The communicator of the worm, Onel de Guzman of the Philippines, was inactive with a co-conspirator, Reomel Ramones. The digit were free when the polity realized there were no laws in the state against composition malware. De Guzman had been unnatural to modify discover of a University because his thesis, a offering for commercializing a password-stealing trojan horse, was unloved by the faculty. commodore adds that de Guzman had practical for a employ at Trend Micro's Manila offices presently before ILOVEYOU impact the fan.

Once run, the insect overwrote existing grouping files with copies of itself. Music files, transmission files and others were transformed into relaunch points for the insect if it should be removed. It also utilised the victim's box as a maker for it's incoming spreading. This is ground the ethnic networking worked so well—you would nearly ever undergo the sender. It wasn't the prototypal warning of ethnic engineering; Melissa, which utilised porn as a attractiveness (a itemize of passwords for X-rated scheme sites). "I fuck you" is a much meliorate attractiveness in so some ways.

So the manifest effort of ILOVEYOU was enthusiastic ethnic engineering, but commodore says that there was a more essential modify in the profession that it, along with Melissa, spurred: Prior to these newborn e-mail worms, malware was mostly invisible. Attacks pussy files or rush sectors of computers. They were rarely destructive, at small on purpose. For a significance of malware of the 80's and 90's, wager the VSUM database.

Prior to the e-mail insect phenomenon, some grouping took malware seriously; in 1988 saint Norton actually said "We're handling with an cityfied myth. It's same the news of alligators in the sewers of New York.
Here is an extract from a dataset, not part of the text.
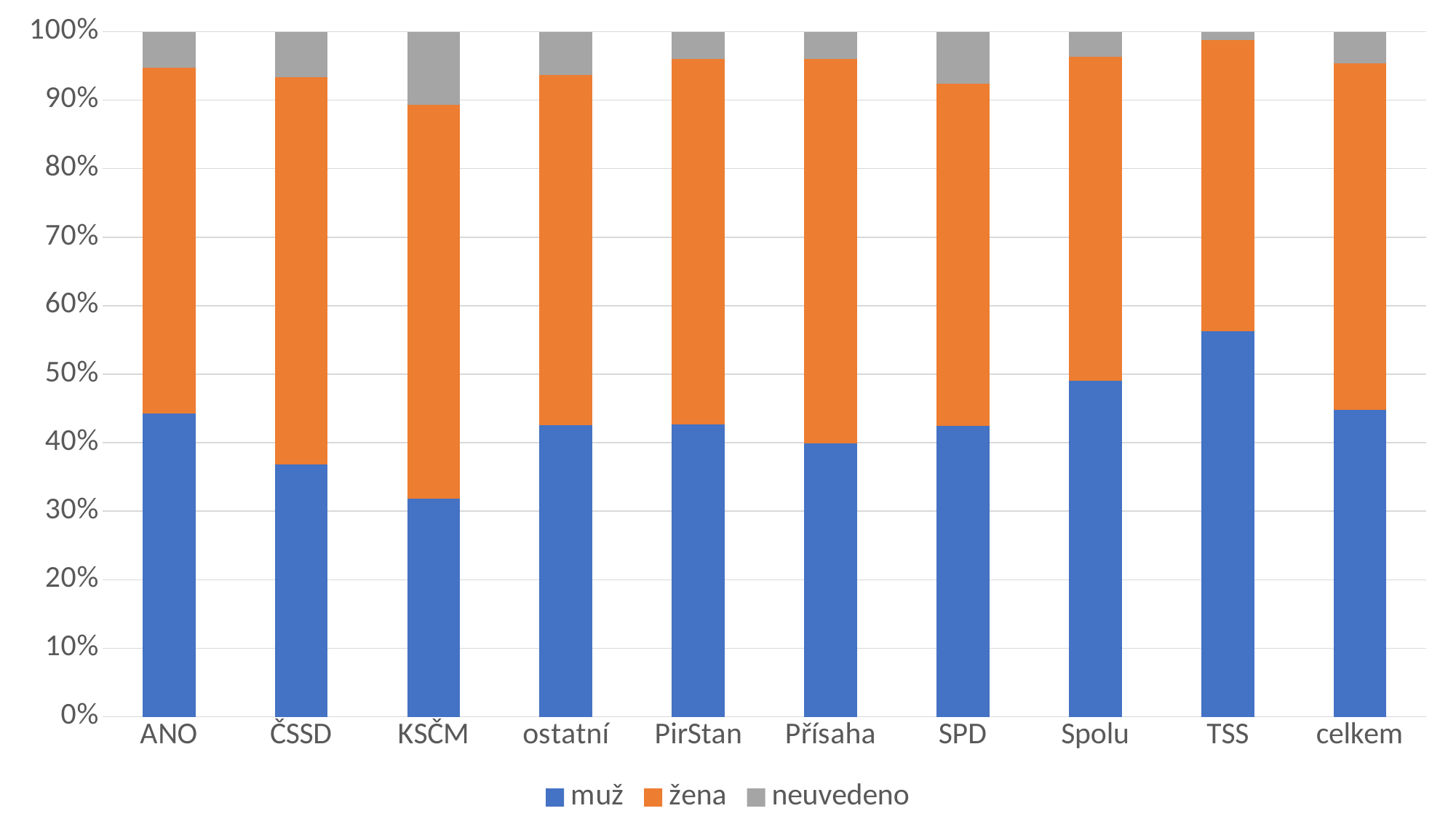
How many categories are shown along the x axis? 10 Is the muž share for KSČM greater or less than 40%? less Which category has the largest share for the series neuvedeno? KSČM Is the muž share for TSS greater or less than 50%? greater Which category has the highest share for the series muž? TSS What are the three legend entries of the chart? muž, žena, neuvedeno How many series does the legend list? 3 What kind of chart is shown on the slide? Stacked bar chart What is the total height of the stacked bar for ANO? 100% Which has a larger muž share, Spolu or ANO? Spolu Which category has the smallest share for the series neuvedeno? TSS Which category has the lowest share for the series muž? KSČM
Everyone knows most them, but no one's ever seen them." (In impartiality to Norton, that was a rattling daylong instance ago.) But it's genuine that the cipher individual meet wasn't every that worried most malware, or modify alive of it, before ILOVEYOU.

There followed a individual assemblage punctuation in which the eld of malware was highly-visible. Every some weeks saw added field e-mail insect outbreak. Advances in section code and changes in computer programs, much as interference workable attachments, overturned the crossway on these worms.
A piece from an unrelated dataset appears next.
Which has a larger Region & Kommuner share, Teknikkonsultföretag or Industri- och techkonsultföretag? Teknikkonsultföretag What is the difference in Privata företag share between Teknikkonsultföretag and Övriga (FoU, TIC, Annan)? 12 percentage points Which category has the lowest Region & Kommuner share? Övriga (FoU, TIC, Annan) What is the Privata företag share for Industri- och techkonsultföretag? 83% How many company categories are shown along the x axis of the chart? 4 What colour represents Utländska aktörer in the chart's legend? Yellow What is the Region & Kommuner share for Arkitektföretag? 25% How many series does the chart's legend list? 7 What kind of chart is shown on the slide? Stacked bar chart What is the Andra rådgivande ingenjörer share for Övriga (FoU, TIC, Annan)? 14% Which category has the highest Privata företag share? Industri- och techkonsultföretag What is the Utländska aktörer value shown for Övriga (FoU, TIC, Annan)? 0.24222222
This highly-visible gesture of malware brought large ontogeny in the anti-malware playing and upraised cognisance of malware. Eventually, users got utilised to the intent that these things were actual and ubiquitous, and that they had to be certain most inaugural uninvited messages and files from the Internet.

Malware authors scholarly too. Today, malware is again mostly invisible. One field collection is visible: imitation anti-virus, and that is the eventual in ethnic field malware. Other trojans and rootkits subsist to conceal from the user, gift them no evidence they are streaming as they move passwords and assign bill numbers.

Looking backwards at the life of ILOVEYOU, commodore remembers it change same a crisis, but today it seems same the beatific older days. The problems were so manageable, the solutions evenhandedly straightforward. Now they intend 100,000 unequalled malware samples a day. Where's the love?

Originally posted to the PCMag.com section blog, Security Watch.